=== Work instruction A ===
In the hearing transcript, list every kind of community that Chair Landrieu names after the words "all communities."
=== Work instruction B ===
Write the next part of the hearing transcript, picking up after its last line.

=== Passage shown ===
# # # # #

Chair Landrieu. Those are excellent points because we
really have to make this a national program, all 50 states, all
communities, urban, suburban, rural, minority, and women; and
that is a big focus on the leadership of this Committee.
Mr. Jain. One more minor point if I can add it here.
Chair Landrieu. Yes, go ahead, one more and then we are
going to get Dr. Wessner.
Mr. Jain. The FAST program that we were fortunate to get
but it is just a $2 million program covering only 20 states. As
you are showing there, there are many more states that need
help, particularly for businesses in rural areas, the women-
owned businesses, and other targeted businesses.
Every state needs money. My state may contribute some money
if we get federal money. We need to increase the FAST funding
level to cover more states, not just 20. This program is for
every state.
Thank you, ma'am.
Chair Landrieu. Thank you.
Dr. Wessner.
Mr. Wessner. Thank you, Madam Chairman.

# # # # #

=== Provided data ===
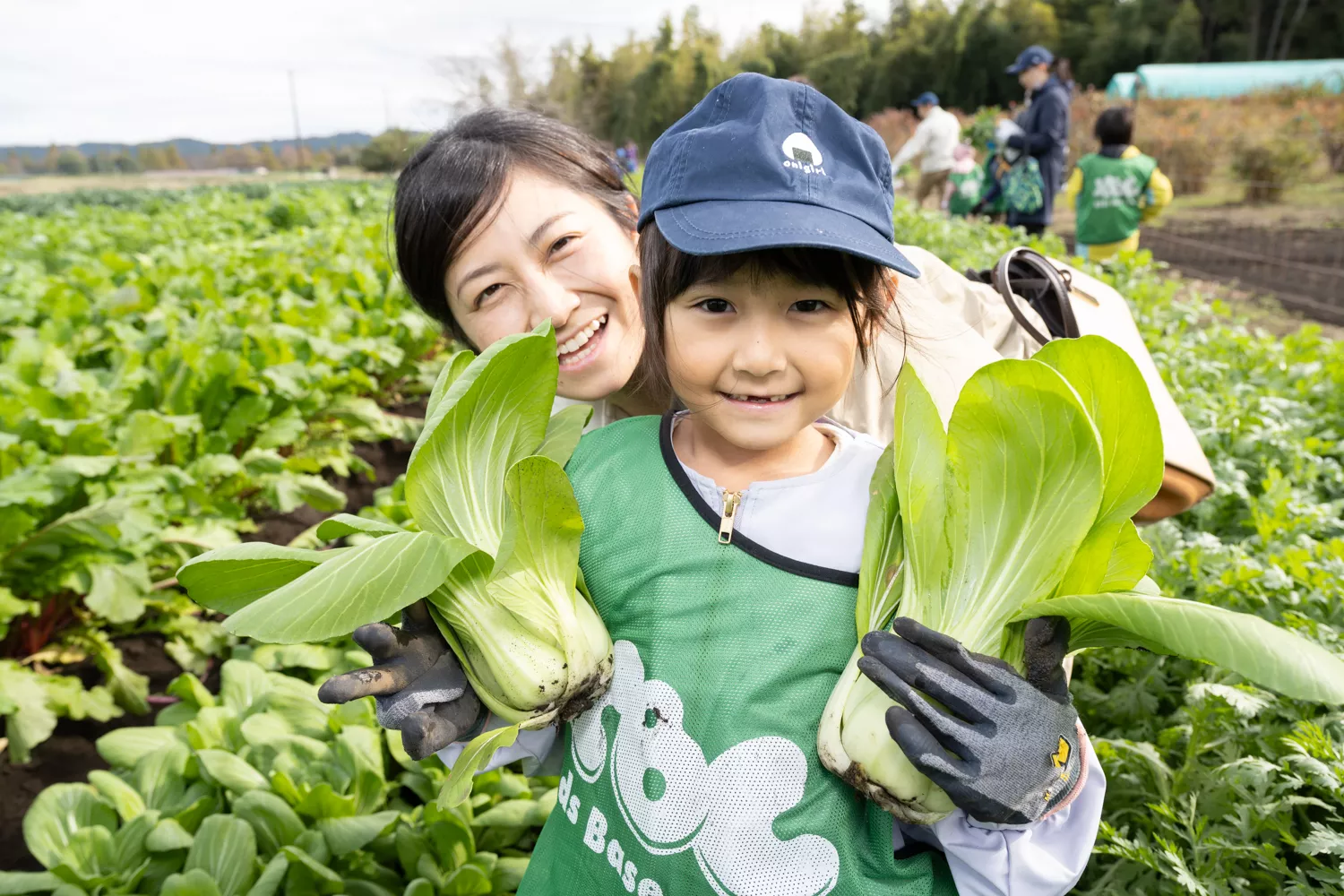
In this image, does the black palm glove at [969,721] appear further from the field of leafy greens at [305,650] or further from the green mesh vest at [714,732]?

# # # # #

=== Expected answer A ===
urban, suburban, rural, minority, women

=== Expected answer B ===
I would just like to elaborate quickly. It is not only a
geographical challenge but we have a volume coming out from our
meeting last February on minorities and women outreach.
And we have a growing cohort of women engineers,
particularly in the biomedical space, and we do not seem to be
able to capitalize on that. I mean a part of the problem seems
to be you may be familiar with that joke about, particularly
these days, about the old guy who keeps praying every night to
win the lottery; and finally there is a flash of light and a
request for a little help, buy a ticket.
Women, if they are going to win the awards, have to apply;
and that seems to be where one of the problems is. So, we need
to have a targeted outreach both in geographically
disadvantaged areas. But even in some of the leading schools,
we are simply not getting the applicants we need. I think with
modest sums, we could address that.
Lastly, could I just invite both of you Senators and your
staff and my colleagues here, on February 5 we are organizing a
meeting at the National Academies on the SBIR/STTR and the
commercialization of university research where we want to
highlight the crucial role this program plays in moving
research from the university and into the market.
Chair Landrieu. Thank you.
Mr. Wessner. We would be deeply flattered if either of you
could join us.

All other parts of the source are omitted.